— Start of DATASET RECORDS —
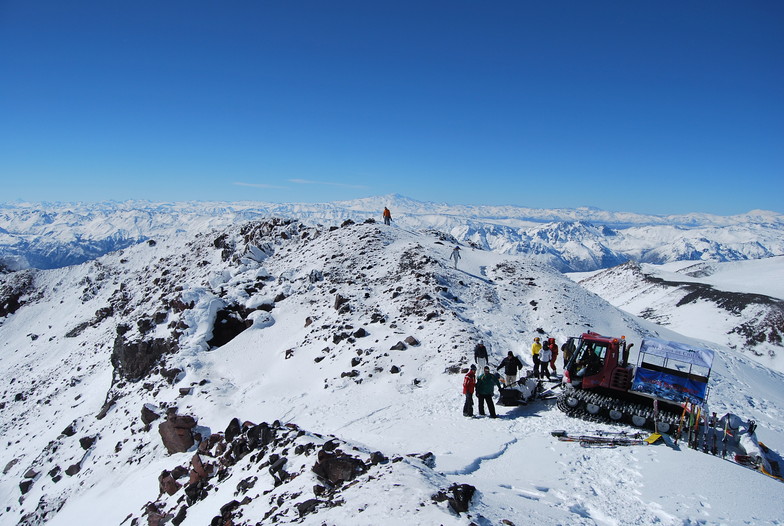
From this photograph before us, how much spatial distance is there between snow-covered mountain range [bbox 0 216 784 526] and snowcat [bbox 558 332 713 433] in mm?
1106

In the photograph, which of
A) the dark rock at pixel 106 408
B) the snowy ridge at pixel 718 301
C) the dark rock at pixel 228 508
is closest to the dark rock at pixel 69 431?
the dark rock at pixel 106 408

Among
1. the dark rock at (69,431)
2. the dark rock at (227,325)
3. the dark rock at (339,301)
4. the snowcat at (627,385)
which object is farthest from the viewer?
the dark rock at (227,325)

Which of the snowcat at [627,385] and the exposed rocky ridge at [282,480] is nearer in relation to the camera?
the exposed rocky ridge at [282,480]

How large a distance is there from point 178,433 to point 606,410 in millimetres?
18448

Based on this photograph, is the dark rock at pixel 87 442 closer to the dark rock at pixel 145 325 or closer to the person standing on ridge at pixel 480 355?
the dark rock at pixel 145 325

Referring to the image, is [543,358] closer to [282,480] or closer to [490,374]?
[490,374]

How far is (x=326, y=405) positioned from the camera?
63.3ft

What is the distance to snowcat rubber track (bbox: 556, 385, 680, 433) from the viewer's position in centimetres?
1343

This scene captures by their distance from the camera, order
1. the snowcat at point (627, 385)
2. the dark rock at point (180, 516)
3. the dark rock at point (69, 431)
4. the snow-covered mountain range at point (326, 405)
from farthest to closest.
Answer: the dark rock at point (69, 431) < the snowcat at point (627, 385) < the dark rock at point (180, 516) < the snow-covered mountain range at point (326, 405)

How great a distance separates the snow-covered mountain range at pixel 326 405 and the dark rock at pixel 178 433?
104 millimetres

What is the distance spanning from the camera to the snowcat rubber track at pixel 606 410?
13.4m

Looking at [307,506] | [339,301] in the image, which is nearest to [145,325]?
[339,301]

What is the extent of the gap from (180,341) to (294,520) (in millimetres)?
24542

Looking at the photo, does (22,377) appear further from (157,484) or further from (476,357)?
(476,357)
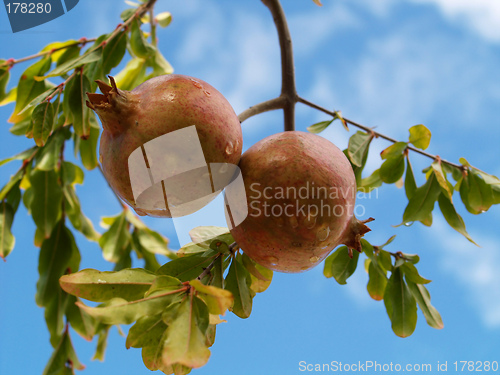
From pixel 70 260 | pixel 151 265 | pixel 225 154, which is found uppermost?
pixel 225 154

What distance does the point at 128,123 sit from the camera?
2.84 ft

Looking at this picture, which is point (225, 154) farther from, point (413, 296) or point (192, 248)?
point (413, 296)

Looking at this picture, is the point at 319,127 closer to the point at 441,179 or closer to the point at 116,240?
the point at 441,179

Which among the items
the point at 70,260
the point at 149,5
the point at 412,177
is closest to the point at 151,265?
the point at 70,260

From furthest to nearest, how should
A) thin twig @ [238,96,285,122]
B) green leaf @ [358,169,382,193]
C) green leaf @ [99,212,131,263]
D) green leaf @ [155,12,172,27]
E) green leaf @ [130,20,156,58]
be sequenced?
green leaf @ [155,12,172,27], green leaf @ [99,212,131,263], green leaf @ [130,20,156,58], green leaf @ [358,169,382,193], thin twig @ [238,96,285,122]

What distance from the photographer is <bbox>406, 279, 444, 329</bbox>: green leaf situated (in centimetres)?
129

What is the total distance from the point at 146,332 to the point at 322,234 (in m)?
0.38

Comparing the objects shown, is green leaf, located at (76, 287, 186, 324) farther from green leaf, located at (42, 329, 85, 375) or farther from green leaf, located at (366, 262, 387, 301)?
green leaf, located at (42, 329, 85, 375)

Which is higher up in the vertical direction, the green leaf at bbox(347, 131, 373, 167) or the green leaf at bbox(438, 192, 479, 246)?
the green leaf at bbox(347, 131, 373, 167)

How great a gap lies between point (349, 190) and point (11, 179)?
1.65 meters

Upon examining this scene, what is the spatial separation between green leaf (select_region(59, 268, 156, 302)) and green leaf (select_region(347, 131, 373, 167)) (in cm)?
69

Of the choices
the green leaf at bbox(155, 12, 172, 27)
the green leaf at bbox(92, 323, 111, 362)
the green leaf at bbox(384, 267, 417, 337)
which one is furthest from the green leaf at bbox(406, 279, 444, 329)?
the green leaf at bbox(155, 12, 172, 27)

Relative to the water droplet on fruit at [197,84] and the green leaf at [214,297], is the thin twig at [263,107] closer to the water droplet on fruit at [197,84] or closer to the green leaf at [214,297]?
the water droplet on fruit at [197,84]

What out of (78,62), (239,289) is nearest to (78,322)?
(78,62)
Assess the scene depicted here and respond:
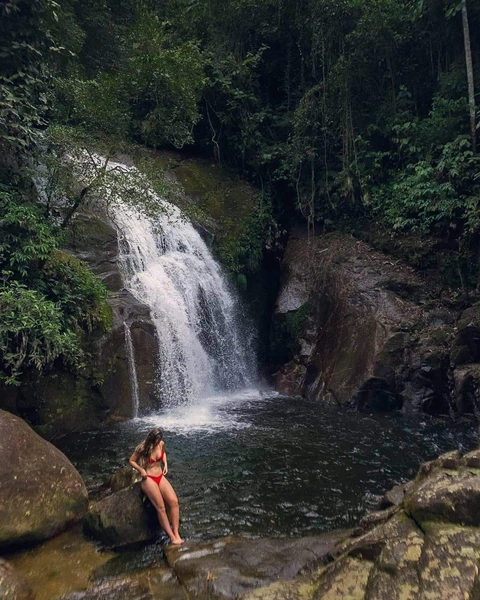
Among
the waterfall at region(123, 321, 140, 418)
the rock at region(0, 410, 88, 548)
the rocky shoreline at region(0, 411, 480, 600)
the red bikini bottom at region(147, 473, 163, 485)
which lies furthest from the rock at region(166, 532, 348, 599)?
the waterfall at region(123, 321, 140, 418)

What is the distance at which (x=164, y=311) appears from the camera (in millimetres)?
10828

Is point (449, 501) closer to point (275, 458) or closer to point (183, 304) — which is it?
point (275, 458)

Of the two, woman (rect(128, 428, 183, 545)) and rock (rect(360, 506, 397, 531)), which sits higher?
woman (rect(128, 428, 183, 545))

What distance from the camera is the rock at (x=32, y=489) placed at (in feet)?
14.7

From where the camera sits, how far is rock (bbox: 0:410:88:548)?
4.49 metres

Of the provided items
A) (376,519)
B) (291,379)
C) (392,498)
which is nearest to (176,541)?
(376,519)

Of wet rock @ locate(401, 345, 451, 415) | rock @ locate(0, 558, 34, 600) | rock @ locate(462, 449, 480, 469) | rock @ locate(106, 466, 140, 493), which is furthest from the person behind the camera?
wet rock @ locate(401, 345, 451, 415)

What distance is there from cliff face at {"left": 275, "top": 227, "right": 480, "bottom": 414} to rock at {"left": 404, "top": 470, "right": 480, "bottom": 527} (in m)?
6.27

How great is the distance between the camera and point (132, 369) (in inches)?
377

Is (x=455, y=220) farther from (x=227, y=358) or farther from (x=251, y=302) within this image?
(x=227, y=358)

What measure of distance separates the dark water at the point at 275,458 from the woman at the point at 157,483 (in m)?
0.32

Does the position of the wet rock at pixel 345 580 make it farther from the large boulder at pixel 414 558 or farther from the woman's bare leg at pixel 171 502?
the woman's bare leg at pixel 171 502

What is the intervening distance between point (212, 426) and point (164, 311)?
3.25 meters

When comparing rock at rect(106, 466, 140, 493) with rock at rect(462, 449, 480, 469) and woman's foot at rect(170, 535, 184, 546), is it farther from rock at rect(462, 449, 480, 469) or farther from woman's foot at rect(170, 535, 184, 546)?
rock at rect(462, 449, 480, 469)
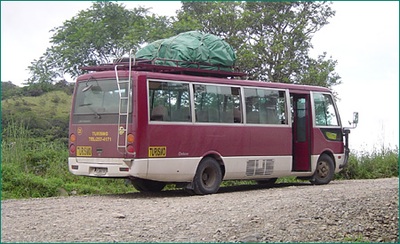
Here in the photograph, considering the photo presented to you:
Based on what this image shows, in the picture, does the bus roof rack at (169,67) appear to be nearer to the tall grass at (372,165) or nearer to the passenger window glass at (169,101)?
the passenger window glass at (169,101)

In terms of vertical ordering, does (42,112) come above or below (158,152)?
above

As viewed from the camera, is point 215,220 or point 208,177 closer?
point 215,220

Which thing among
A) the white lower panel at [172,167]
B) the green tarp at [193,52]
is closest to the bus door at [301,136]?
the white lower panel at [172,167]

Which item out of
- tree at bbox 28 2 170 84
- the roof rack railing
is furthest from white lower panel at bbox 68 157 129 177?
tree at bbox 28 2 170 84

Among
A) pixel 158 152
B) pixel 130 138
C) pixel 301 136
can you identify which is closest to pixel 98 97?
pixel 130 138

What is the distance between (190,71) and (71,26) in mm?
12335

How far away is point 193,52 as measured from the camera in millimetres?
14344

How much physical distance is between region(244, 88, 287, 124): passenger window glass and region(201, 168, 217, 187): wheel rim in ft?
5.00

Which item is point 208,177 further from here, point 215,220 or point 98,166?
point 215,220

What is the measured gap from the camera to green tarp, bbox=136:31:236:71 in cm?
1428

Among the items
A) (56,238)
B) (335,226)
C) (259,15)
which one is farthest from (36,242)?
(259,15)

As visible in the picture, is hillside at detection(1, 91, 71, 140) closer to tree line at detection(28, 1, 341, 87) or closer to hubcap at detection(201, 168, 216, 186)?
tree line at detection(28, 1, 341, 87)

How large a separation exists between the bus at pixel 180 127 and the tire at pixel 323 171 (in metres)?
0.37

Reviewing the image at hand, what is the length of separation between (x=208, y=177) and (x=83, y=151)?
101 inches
— End of DATASET RECORDS —
**YOUR OBJECTIVE:**
Output the lines exactly as they appear, everything from the line containing "What is the measured" down to the end of the rows, both ends included.

**RESULT:**
What is the measured gap from the camera to green tarp, bbox=136:31:236:71 in cm?
1428

Among the items
A) (56,238)
B) (335,226)
C) (259,15)
which one is farthest from (36,242)?
(259,15)

As visible in the picture, is hillside at detection(1, 91, 71, 140) closer to tree line at detection(28, 1, 341, 87) or closer to hubcap at detection(201, 168, 216, 186)?
tree line at detection(28, 1, 341, 87)

How large a separation exists between the bus at pixel 180 127 and the tire at pixel 323 171 (in metres)?
0.37

Reviewing the image at hand, what is the length of separation between (x=208, y=177) and (x=83, y=151)?
101 inches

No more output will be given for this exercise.